Excerpt to read:
• • • • • • •
Xanadu, folks. It's quite a tragedy that Wired Magazine's article failed to uncover the real reason Xanadu failed to become the WWW (hence why Smalltalk didn't become the scripting language rather than Javascript, etc.).
I read a couple of Xanadu papers recently and my conclusion is that it failed to get big because it was mostly vaporware and when it finally delivered something it was much less than the press. The papers are interesting to read, but brilliant non-beings will always lose to more pedestrian beings. The story reminded me quite a bit of Chandler in "Dreaming in Code" by Scott Rosenberg.
Don't get me wrong, if you read Ted Nelson writing about Xanadu uncritically, you'll get a tale of utopia denied and genius tortured, but the reality seems much more prosaic.
Edit: I should also add that the web as originally built has real advantages over Xanadu. In order to implement its universal transclusion and DRM (yes, Xanadu had a scheme for DRM and micropayments to creators), Xanadu had to be centralized. I'd argue this is worse both socially and technologically. Adding DRM to the infrastructure of the web is something that I would really hate.
I was there (you'll find my name in the Wired article), and on the whole I would agree that Xanadu's reach far exceeded its grasp. Compared to the simplicity of the http protocol, Xanadu's complexity was high enough and its performance low enough that there was little opportunity for a genuine competition.
• • • • • • •
Data section:
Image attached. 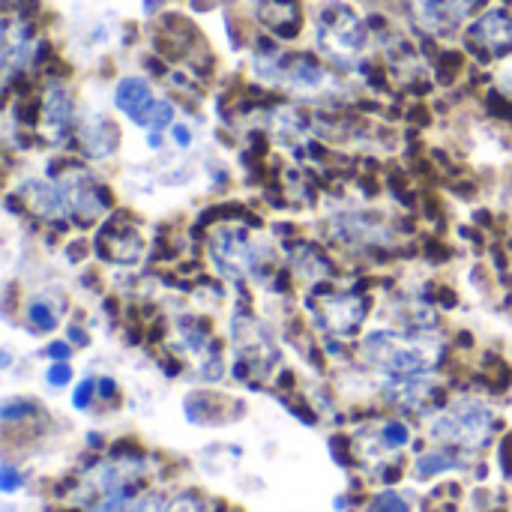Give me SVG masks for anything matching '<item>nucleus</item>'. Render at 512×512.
Wrapping results in <instances>:
<instances>
[{
    "label": "nucleus",
    "instance_id": "obj_1",
    "mask_svg": "<svg viewBox=\"0 0 512 512\" xmlns=\"http://www.w3.org/2000/svg\"><path fill=\"white\" fill-rule=\"evenodd\" d=\"M363 357L393 378H417L435 366L438 345L408 339L399 333H372L363 342Z\"/></svg>",
    "mask_w": 512,
    "mask_h": 512
},
{
    "label": "nucleus",
    "instance_id": "obj_2",
    "mask_svg": "<svg viewBox=\"0 0 512 512\" xmlns=\"http://www.w3.org/2000/svg\"><path fill=\"white\" fill-rule=\"evenodd\" d=\"M429 435L444 444L477 450L492 435V411L477 399H462L429 423Z\"/></svg>",
    "mask_w": 512,
    "mask_h": 512
},
{
    "label": "nucleus",
    "instance_id": "obj_3",
    "mask_svg": "<svg viewBox=\"0 0 512 512\" xmlns=\"http://www.w3.org/2000/svg\"><path fill=\"white\" fill-rule=\"evenodd\" d=\"M363 45H366V30L348 6L333 3L321 12V18H318V48L321 51H327L333 60L351 63L363 51Z\"/></svg>",
    "mask_w": 512,
    "mask_h": 512
},
{
    "label": "nucleus",
    "instance_id": "obj_4",
    "mask_svg": "<svg viewBox=\"0 0 512 512\" xmlns=\"http://www.w3.org/2000/svg\"><path fill=\"white\" fill-rule=\"evenodd\" d=\"M114 102L138 126L165 129L174 117V108L168 102L156 99V93L150 90V84L144 78H123L114 90Z\"/></svg>",
    "mask_w": 512,
    "mask_h": 512
},
{
    "label": "nucleus",
    "instance_id": "obj_5",
    "mask_svg": "<svg viewBox=\"0 0 512 512\" xmlns=\"http://www.w3.org/2000/svg\"><path fill=\"white\" fill-rule=\"evenodd\" d=\"M252 252L255 249L249 243V234L246 231H231V228H222L213 237V246H210L213 264L225 276H243L252 267Z\"/></svg>",
    "mask_w": 512,
    "mask_h": 512
},
{
    "label": "nucleus",
    "instance_id": "obj_6",
    "mask_svg": "<svg viewBox=\"0 0 512 512\" xmlns=\"http://www.w3.org/2000/svg\"><path fill=\"white\" fill-rule=\"evenodd\" d=\"M483 3L486 0H414V12L426 27L438 33H450Z\"/></svg>",
    "mask_w": 512,
    "mask_h": 512
},
{
    "label": "nucleus",
    "instance_id": "obj_7",
    "mask_svg": "<svg viewBox=\"0 0 512 512\" xmlns=\"http://www.w3.org/2000/svg\"><path fill=\"white\" fill-rule=\"evenodd\" d=\"M60 201H63V213L90 219L102 210V204L96 201V186L84 171H69L60 183H57Z\"/></svg>",
    "mask_w": 512,
    "mask_h": 512
},
{
    "label": "nucleus",
    "instance_id": "obj_8",
    "mask_svg": "<svg viewBox=\"0 0 512 512\" xmlns=\"http://www.w3.org/2000/svg\"><path fill=\"white\" fill-rule=\"evenodd\" d=\"M471 39L486 48L489 54H510L512 51V15H507L504 9L486 12L480 21H474L471 27Z\"/></svg>",
    "mask_w": 512,
    "mask_h": 512
},
{
    "label": "nucleus",
    "instance_id": "obj_9",
    "mask_svg": "<svg viewBox=\"0 0 512 512\" xmlns=\"http://www.w3.org/2000/svg\"><path fill=\"white\" fill-rule=\"evenodd\" d=\"M258 15L279 36H297L300 33V24H303L297 0H261Z\"/></svg>",
    "mask_w": 512,
    "mask_h": 512
},
{
    "label": "nucleus",
    "instance_id": "obj_10",
    "mask_svg": "<svg viewBox=\"0 0 512 512\" xmlns=\"http://www.w3.org/2000/svg\"><path fill=\"white\" fill-rule=\"evenodd\" d=\"M69 120H72V99L63 87H51L48 96H45V114H42V123H45V135L51 141H60L69 129Z\"/></svg>",
    "mask_w": 512,
    "mask_h": 512
},
{
    "label": "nucleus",
    "instance_id": "obj_11",
    "mask_svg": "<svg viewBox=\"0 0 512 512\" xmlns=\"http://www.w3.org/2000/svg\"><path fill=\"white\" fill-rule=\"evenodd\" d=\"M324 315L336 333H351L363 321V303L354 297H339V300H330L324 306Z\"/></svg>",
    "mask_w": 512,
    "mask_h": 512
},
{
    "label": "nucleus",
    "instance_id": "obj_12",
    "mask_svg": "<svg viewBox=\"0 0 512 512\" xmlns=\"http://www.w3.org/2000/svg\"><path fill=\"white\" fill-rule=\"evenodd\" d=\"M27 318H30V324H36L39 330H51V327L57 324V309L48 306L45 297H36V300H30V306H27Z\"/></svg>",
    "mask_w": 512,
    "mask_h": 512
},
{
    "label": "nucleus",
    "instance_id": "obj_13",
    "mask_svg": "<svg viewBox=\"0 0 512 512\" xmlns=\"http://www.w3.org/2000/svg\"><path fill=\"white\" fill-rule=\"evenodd\" d=\"M381 441H384L390 450H399V447H405V444L411 441V432H408V426H402V423H387V426L381 429Z\"/></svg>",
    "mask_w": 512,
    "mask_h": 512
},
{
    "label": "nucleus",
    "instance_id": "obj_14",
    "mask_svg": "<svg viewBox=\"0 0 512 512\" xmlns=\"http://www.w3.org/2000/svg\"><path fill=\"white\" fill-rule=\"evenodd\" d=\"M369 512H408V504L396 492H384L369 504Z\"/></svg>",
    "mask_w": 512,
    "mask_h": 512
},
{
    "label": "nucleus",
    "instance_id": "obj_15",
    "mask_svg": "<svg viewBox=\"0 0 512 512\" xmlns=\"http://www.w3.org/2000/svg\"><path fill=\"white\" fill-rule=\"evenodd\" d=\"M456 462H450V459H444V456H423L420 459V465H417V474L420 477H426V474H438V471H444V468H453Z\"/></svg>",
    "mask_w": 512,
    "mask_h": 512
},
{
    "label": "nucleus",
    "instance_id": "obj_16",
    "mask_svg": "<svg viewBox=\"0 0 512 512\" xmlns=\"http://www.w3.org/2000/svg\"><path fill=\"white\" fill-rule=\"evenodd\" d=\"M48 384H54V387H63V384H69L72 381V369L66 366V363H54V366H48Z\"/></svg>",
    "mask_w": 512,
    "mask_h": 512
},
{
    "label": "nucleus",
    "instance_id": "obj_17",
    "mask_svg": "<svg viewBox=\"0 0 512 512\" xmlns=\"http://www.w3.org/2000/svg\"><path fill=\"white\" fill-rule=\"evenodd\" d=\"M90 393H93V384H90V381H81V384H78V390L72 393V405H75V408H87Z\"/></svg>",
    "mask_w": 512,
    "mask_h": 512
},
{
    "label": "nucleus",
    "instance_id": "obj_18",
    "mask_svg": "<svg viewBox=\"0 0 512 512\" xmlns=\"http://www.w3.org/2000/svg\"><path fill=\"white\" fill-rule=\"evenodd\" d=\"M168 512H204L201 507V501H192V498H183V501H177V504H171V510Z\"/></svg>",
    "mask_w": 512,
    "mask_h": 512
},
{
    "label": "nucleus",
    "instance_id": "obj_19",
    "mask_svg": "<svg viewBox=\"0 0 512 512\" xmlns=\"http://www.w3.org/2000/svg\"><path fill=\"white\" fill-rule=\"evenodd\" d=\"M3 492H12L15 486H18V474H15V468L12 465H3Z\"/></svg>",
    "mask_w": 512,
    "mask_h": 512
},
{
    "label": "nucleus",
    "instance_id": "obj_20",
    "mask_svg": "<svg viewBox=\"0 0 512 512\" xmlns=\"http://www.w3.org/2000/svg\"><path fill=\"white\" fill-rule=\"evenodd\" d=\"M498 81H501V90H504V93H510V96H512V60L507 63V66H504V69H501Z\"/></svg>",
    "mask_w": 512,
    "mask_h": 512
}]
</instances>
• • • • • • •
To-do list:
1. Reproduce the Xanadu discussion verbatim, starting at "Xanadu, folks. It's" and continuing up to and including "than Javascript, etc.).".
2. Answer these from the Xanadu discussion:
(a) What book did the Xanadu story remind one writer of, and who wrote it?
(b) Besides DRM, what did Xanadu have a scheme for?
(c) The simplicity of which protocol is Xanadu's complexity compared to?
3. Which people, publications, books, and programming or scripting languages does the Xanadu discussion name? List them all.
Work only from the Xanadu discussion and leave the material aside.

Results by task:
1.
Xanadu, folks. It's quite a tragedy that Wired Magazine's article failed to uncover the real reason Xanadu failed to become the WWW (hence why Smalltalk didn't become the scripting language rather than Javascript, etc.).

2.
(a) "Dreaming in Code" by Scott Rosenberg
(b) Micropayments to creators
(c) The http protocol

3. Ted Nelson, Scott Rosenberg, Wired Magazine, "Dreaming in Code", Smalltalk, Javascript